Los Angeles

“The Experimental Exercise Of Freedom”

This exhibition offered the perfect opportunity to overturn clichés about modernism in the periphery. Featuring the work of five of the most relevant South American avant-garde artists of the postwar period, Lygia Clark, Hélio Oiticica, Gego, Mira Schendel, and Mathias Goeritz, the show included about one hundred pieces from the late ’50s to the ’90s. But what the curators hoped to demonstrate—that the South American avant-garde developed in close dialogue with the legacy of Constructivism; and that through “the creative experience” the artist reconstitutes “his or her own subjectivity” and reconnects art and life (an idealism more typical of the historical avant-garde than the troubled and fragile humanism of postwar art in South America)—was inconsistent with the work on view.

The Constructivist premise holds only for Clark, Oiticica, and Gego. The first two were part of the Neoconcrete group in Rio de Janeiro, which aimed to destabilize the mechanism of the gestalt-based abstraction favored by São Paulo’s Concrete artists. Gego, who fled Nazi Germany for Caracas in 1939, emerged in the ’60s with a practice critical of the banal monumentality and optical games of Kinetic art. Her seminal piece, Reticulàrea, 1969, a large environment of delicate, irregular meshes of metal that hang from the ceiling, is meant to disrupt the idealized Cartesian space of rationalism (the work was unfortunately not included in the show). Like Clark’s Bichos (Beasts), 1960–63, hinged metal plates that the spectator manipulates, and Oiticica’s Grand Nucleus, 1960, labyrinths of colored wood panels for viewers to navigate, Gego’s Reticulàrea introduces the body into Constructivism’s utopian spaces.

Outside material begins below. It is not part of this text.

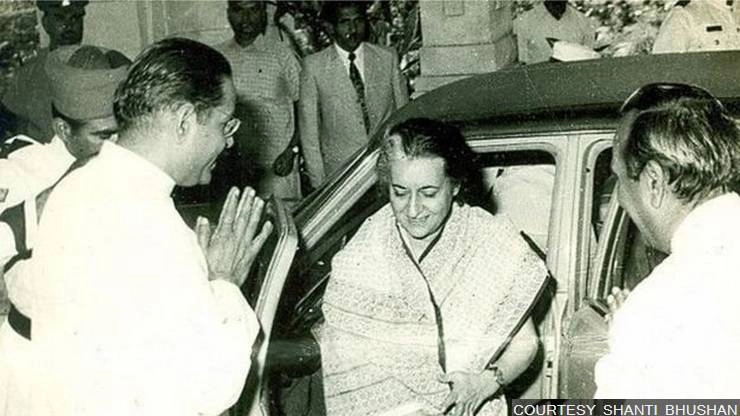 'गूंगी गुड़िया' इंदिरा गांधी कैसे बनीं आयरन लेडी?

But the show, by forgoing these artists’ early works, failed to establish such connections. Clark’s mid-’60s and ’70s “propositions” were participatory projects intended to be carried out by the viewer. These pieces, like Rede de elàstico (Elastic net), 1973—a gridded rubber structure that becomes distorted as participants move through it—embody her concern with the dynamic interactions between inside and outside, self and other. The ’90s reenactment/exhibition of such works, which are meant to be manipulated by what Clark called the “collective body” and which are clearly linked to the political and social turmoil of the late ’60s, runs the risk of becoming a didactic demonstration. The propositions look like misplaced objects, unexpressive residue of a once-radical practice. Oiticica’s reinstallation of Eden, 1969/1999, an environment of sand and tents for viewers to enter, addressed the status of leisure in society. Though beautifully produced, it was difficult to relate this work to the curatorial premises or to the rest of the show, partly because of the exhibition’s organization: A separate section was accorded each artist.

Schendel, who came to Brazil from Zurich in the ’40s, and Goeritz, a German émigré in Mexico, stand at almost polar extremes from one another. During the ’60s Schendel developed a powerful body of work that, like those of Gego, Clark, and Oiticica, was predicated on contingency and the precariousness of structures. Her Droguinhas (Little scraps/nothings), 1964–65, are bands of rice paper twisted and knotted to create nonstructures that—like the aluminum rods that zigzag and cascade toward the floor in Gego’s 1970 Chorros (Streams)—emphasize accumulation over construction. Goeritz’s Torres de Ciudad Satélite (Satellite city towers), 1957–58, five giant isosceles prisms made of reinforced concrete painted in different colors, is representative of his expressionist, rather than Constructivist, aspiration for a colossal architecture.

The show was laudable in assembling some crucial works. But especially for viewers unfamiliar with the South American avant-garde, the associations among the artists remained loose, the curatorial proposal unclear. It will be left to other exhibitions to address the category more astutely.